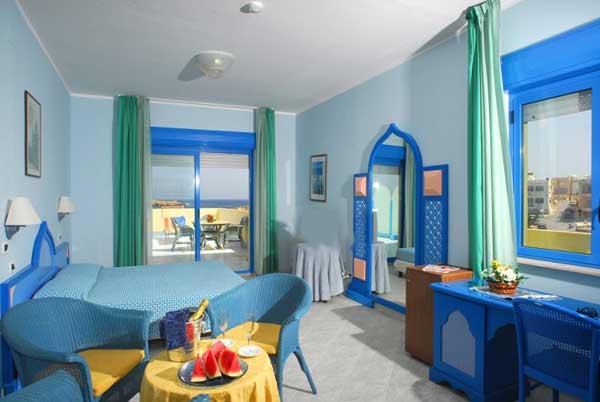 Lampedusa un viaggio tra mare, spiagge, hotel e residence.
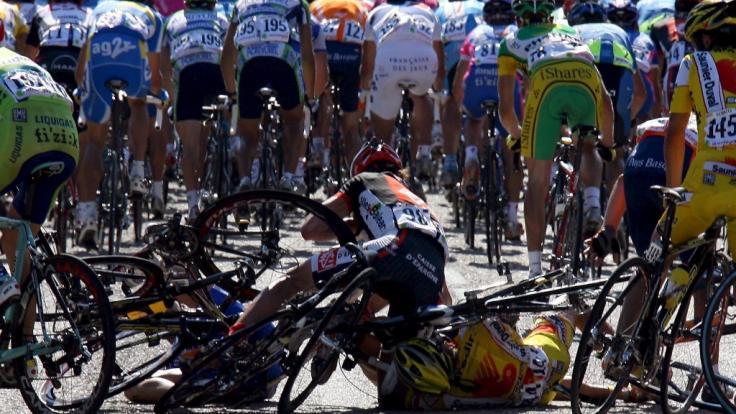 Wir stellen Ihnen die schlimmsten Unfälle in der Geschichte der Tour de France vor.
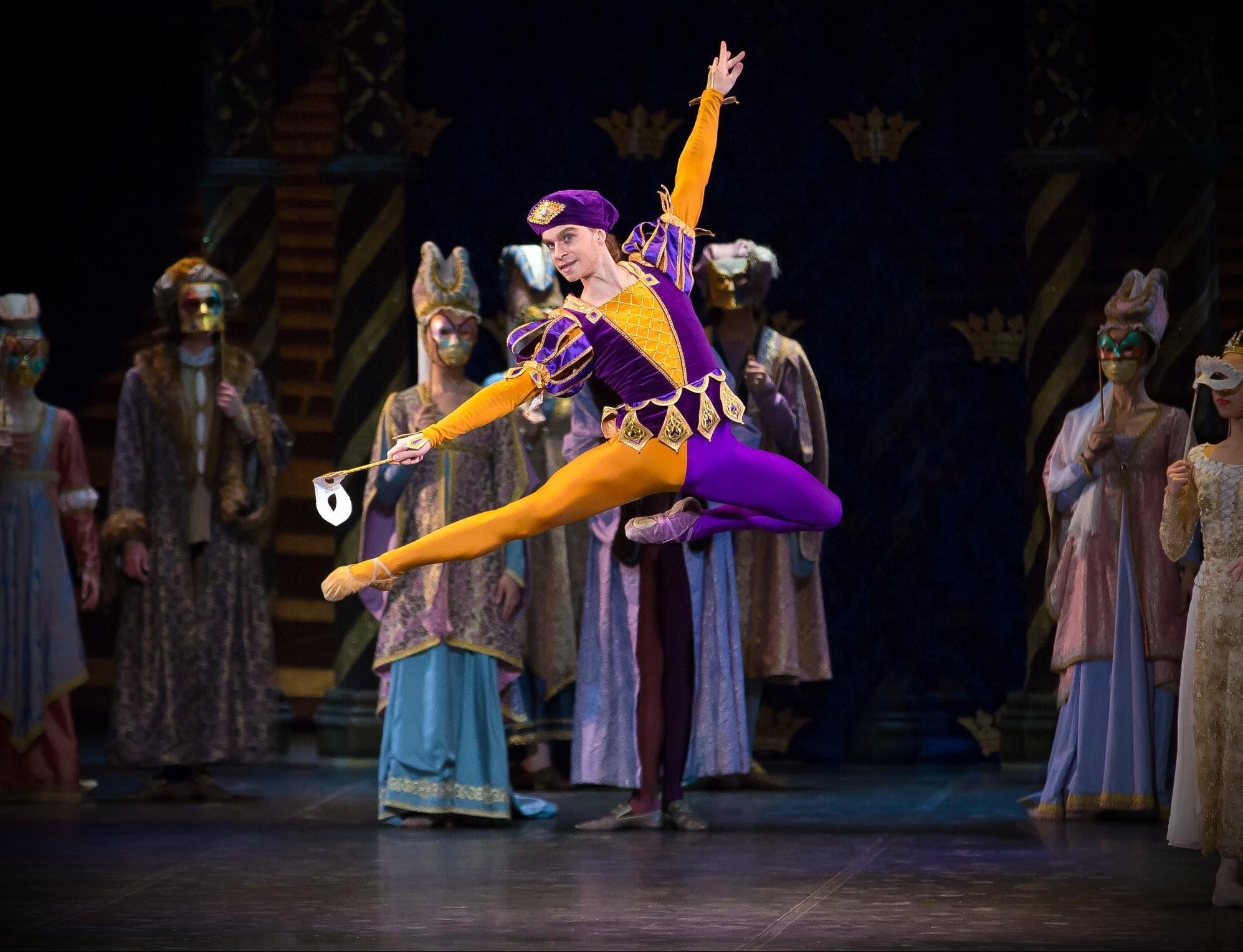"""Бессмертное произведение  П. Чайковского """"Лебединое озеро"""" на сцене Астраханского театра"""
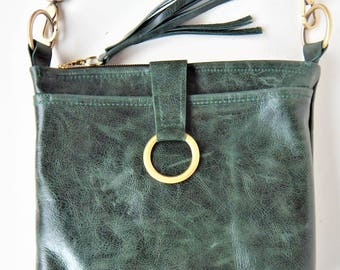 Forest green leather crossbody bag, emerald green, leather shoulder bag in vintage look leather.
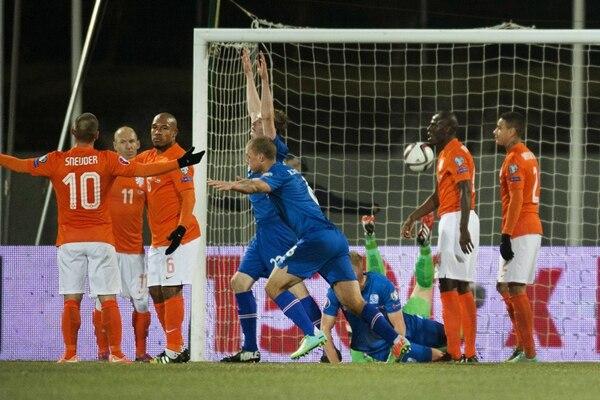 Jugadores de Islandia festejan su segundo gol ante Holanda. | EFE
▬▬▬
What this task involves:
Please transcribe all of the entries exactly and omit any picture they hold.

Answer to this task:
 Lampedusa un viaggio tra mare, spiagge, hotel e residence.
 Wir stellen Ihnen die schlimmsten Unfälle in der Geschichte der Tour de France vor.
"""Бессмертное произведение  П. Чайковского """"Лебединое озеро"""" на сцене Астраханского театра"""
 Forest green leather crossbody bag, emerald green, leather shoulder bag in vintage look leather.
 Jugadores de Islandia festejan su segundo gol ante Holanda. | EFE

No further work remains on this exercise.